Tue, 21 Dec 2004 at 20:06:38 GMT Link

14.Chris Snyder said:

I think Apache2 is worth the upgrade for the simple fact that it *includes* mod_ssl. Also, if htdigest authentication is ever going to be fully implemented, it will probably happen in the 2.0 codebase.

The documentation is nicer, too.

Tue, 21 Dec 2004 at 20:15:22 GMT Link

15.Matt Simpson said:

I appreciate where the PHP team is coming from and I agree with them for the most part; however, I also agree with the many comments regarding software evolution and progress. Sooner or later this philosophy about Apache 2 will have to change as Apache 2+ is the future of the software.

Tue, 21 Dec 2004 at 20:45:18 GMT Link

16.Jeremy Edge said:

It seems to me that this discussion isn't really about Apache 1.3 or 2.0. It's more about IT philosophy. Camp 1 believes that 'If its not broke, don't fix it' and Camp 2 believes 'They put updates out for a reason'.

Tue, 21 Dec 2004 at 20:59:49 GMT Link

17.Ronald said:

If there are problems with the dual usage of apache2 and php. then what can be done to try and resolve these issues. The apache 2.x performs slightly faster on my personal system without php. With PHP it works only so so (linux 2.6, 4gb ram dual proc system with scsi drives).

Tue, 21 Dec 2004 at 21:29:36 GMT Link

18.yacc said:

Well, some good reasons for updates,

at least for new deployments:

Ap1.3 isn't developed further.

Ap2.0 is where all the new stuff gets written for, ...

Ap2.0 is much more portable.

Some basically it boils down, that there are good non-PHP reasons for upgrading (at least new deployments), and there are good non-PHP reasons for not choosing Ap13 (the momentum is shifting or has already shifted to Ap20, depending whom you ask).
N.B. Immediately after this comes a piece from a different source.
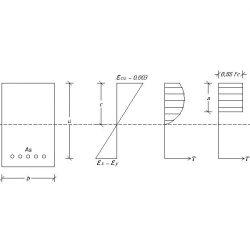 desain balok beton bertulang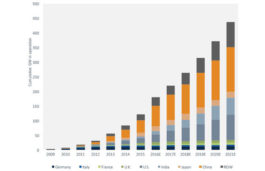 Report: Global Utility-Scale Solar PV O&M market to reach 182GW in 2016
Nick Bermstein mentioned "backporting" the new threading model. I'd guess that this is not really a possibility ;) Quite a different concept. ;(

Tue, 21 Dec 2004 at 21:56:00 GMT Link

19.Ian Holsman said:


the line is:

Do not use Apache 2.0.x and PHP in a production environment neither on Unix nor on Windows.

changing it to:

we recommend you install apache2 in 'prefork' mode due to thread safety issues.

This is not about how fast it is, or if apache1.3 is broken or not, or if you perfer running 1.3 over 2.0.

you are scaring people and stopping people installing apache2.

It would be the same as if the apache site put a big banner up and said, due to security issues with phpbb, we don't recommend you install PHP on any production systems.

Tue, 21 Dec 2004 at 22:10:53 GMT Link

20.daPsy said:

As much as I love using PHP/Apache combination, some distribution providers are already abandoning Apache 1.3 from their normal install base and forcing people to acquire Apache 1.3 from their FTP seperately.

Also their automatic update systems no longer support Apache 1.3 on their newest distributions.

Whilst this may sound like a trivial problem from the usual elitist who runs Gentoo, compiles their kernel at least 5 times a day and has unlimited time to tinker on every single program on their systems, it does present a real problem for the time-crippled admin who installs new distribution versions.

Tue, 21 Dec 2004 at 22:35:39 GMT Link

21.Michael Vilain said:

My ISP which serves both my site and a non-profit's site that I manage refuses to upgrade to Apache 2. They're currently running rather old stuff--Apache 1.3 w/ mod_perl + mod_php, MySQL 3.23, php 4.3.4, and perl 5.6 on a Linux 2.2 kernel. It runs just fine for them and the sysadmin doesn't want to change anything because it might break what some customers are running.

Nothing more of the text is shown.